İdam, hafta ortasında yeniden gündemde
Çarşamba günü Meclis`te idamın kaldırılması için oluşturulan Partilerarası Komisyon ilk toplantısını yapacak. Toplantıda idamın kaldırılması için anayasa değişikliği gerekip gerekmediği, ağırlaştırılmış müebbet hapsin koşulları, bu konuda yapılacak yasal düzenlemenin takvimi konusunda bir uzlaşmaya varılmaya çalışılacak. Hükümetin DSP ve ANAP kanadının Meclis`in Eylül ayı başında olağanüstü toplanarak bu konunun çözülmesini istemesi bekleniyor.
Kahkonen önce İstanbul`u dolaşacak
Yine Çarşamba günü IMF Türkiye Masası Şefi Juha Kahkonen Türkiye`ye gelerek temaslarına İstanbul`dan başlayacak. Kahkonen`in temaslarında İstanbul`daki temaslarında İstanbul Yaklaşımı, bankacılık reformunda gelinen nokta, reel sektörün canlandırılması için alınabilecek diğer önlemler gibi konularda temaslarda bulunması bekleniyor. Kahkonen`in haftasonuna doğru Ankara`ya geçerek 2002 bütçe uygulaması ile 2003 bütçe hedefleri üzerinde yoğun bir çalışma yapacağı ifade ediliyor. IMF`nin görüşmelerde ayrıca Yatırım Ortamının İyileştirilmesi çalışmaları konusunda da yoğun bir mesai yapacağı ifade ediliyor.

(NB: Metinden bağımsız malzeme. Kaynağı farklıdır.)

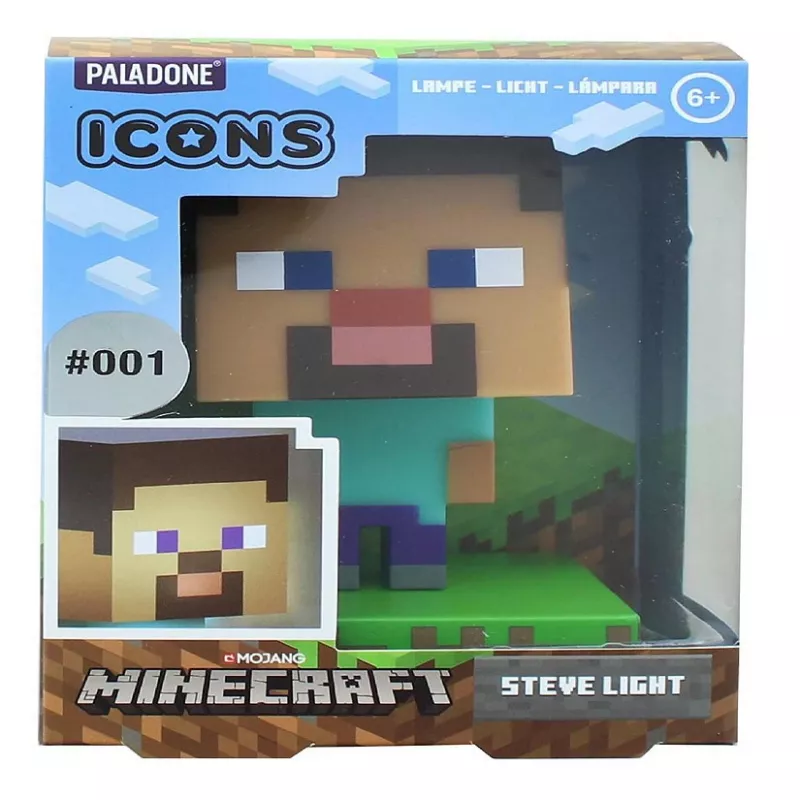 Paladone Minecraft Steve ikonu gaisma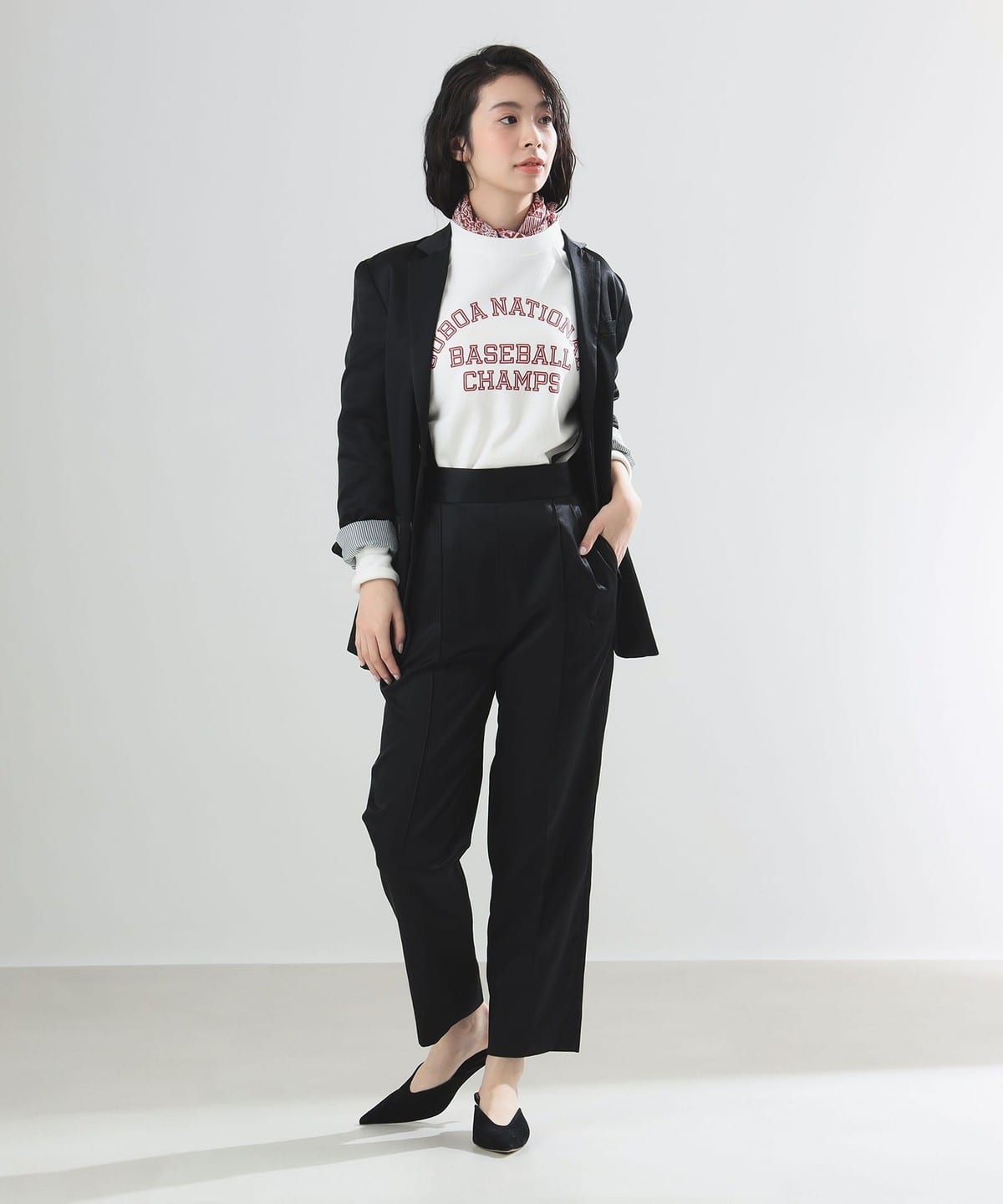 丝光缎面裤子 8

Ecevit`e büyük sağlık kontrolü
Perşembe günü ise Başbakan Ecevit, 2 haftalık nekahat döneminin bitmesiyle tekrar büyük bir sağlık kontrolünden geçirilecek. Ecevit`e bu kontrolün ardından sağlık durumuyla ilgili bir rapor verilebileceği ifade ediliyor. Başbakan Yardımcısı Mesut Yılmaz, böyle bir raporun siyasi belirsizlik ortamını azaltacağını ifade etmişti.